Operational performance in FY2020
TLT’s success is founded upon maintaining a safe work environment for its employees, contractors and communities, and this is as evident as ever during the COVID-19 pandemic.
Having two large and complex construction projects underway concurrently, the total hours worked by TLT staff and contractors has nearly tripled from the prior year and a continued focus on safety outcomes has resulted in the Lost Time Injury (LTI) tally dropping from 4 in FY2019 to 1 in FY2020. At the same time, the Total Recordable Injury Frequency Rate (TRIFR) has decreased by 58%.
The SWF2 sale which completed in December 2019, resulted a reduction in production volume against the prior year. Normalised for the sale of SWF2, production was largely in line with long term expectations.
In New Zealand, the Tararua 1 Wind Farm reached 20 years of operation and is still recognised as one of the highest producing wind farms in the world.
Financial performance in FY2020
The company performed ahead of expectations during the year and, prior to the sale SWF2, was tracking to exceed prior year revenue and EBITDAF benchmarks. The sale of SWF2 removed operating revenue from that asset for approximately 3.5 months, resulting in a ~$28M revenue reduction on the prior year.
TLT delivered an FY2020 EBITDAF result of $117.5M, with earnings after tax of $478M.
Following the repayment of $548M of debt, TLT’s balance sheet is deleveraged to 12% gearing at 31 March 2020. The company has no debt refinancing requirements until 2023 and maintains significant headroom for future growth, commencing FY2021 with a net debt position of $32.1M*.
Even with the planned capital return and future construction debt drawdowns, TLT will remain well positioned to capture additional growth opportunities.

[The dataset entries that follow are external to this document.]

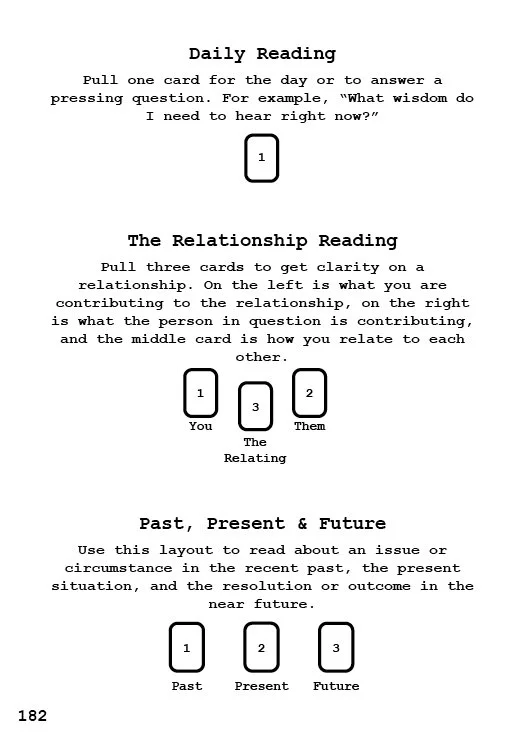 Daily Reading

Pull one card for the day or to answer a pressing question. For example, "What wisdom do I need to hear right now?"

1

The Relationship Reading

Pull three cards to get clarity on a relationship. On the left is what you are contributing to the relationship, on the right is what the person in question is contributing, and the middle card is how you relate to each other.

1
You

3
The
Relating

2
Them

Past, Present & Future

Use this layout to read about an issue or circumstance in the recent past, the present situation, and the resolution or outcome in the near future.

1
Past

2
Present

3
Future

182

Refer table in the attached announcement.
FY2021 is a transitional year for TLT, with 469MW of new generation planned to come on-line during the year. Ramp up of production from these new assets is influenced by many factors and is inherently harder to forecast than production from commissioned assets. In addition, commissioning production volume is exposed to spot market pricing. Therefore, EBITDAF is expected to be in the range of $80M to $95M, based on current construction schedules, market prices and assuming P50 wind production.
As announced previously, TLT is holding a special (virtual) meeting on 10 June 2020 for shareholders to vote on a scheme of arrangement which would return approximately $260M of excess cash to shareholders.
Whilst operating cashflows are expected to be well in excess of debt repayment and interest obligations, TLT does have attractive near-term investment opportunities, therefore the Board has determined not to pay a final dividend.
* Excludes other financials assets of A$450M which is predominantly near-dated term deposits that TLT is free to use for future growth and the proposed capital return. Total available cash including these term deposits exceeded total borrowings and finance lease liabilities as at 31 March 2020.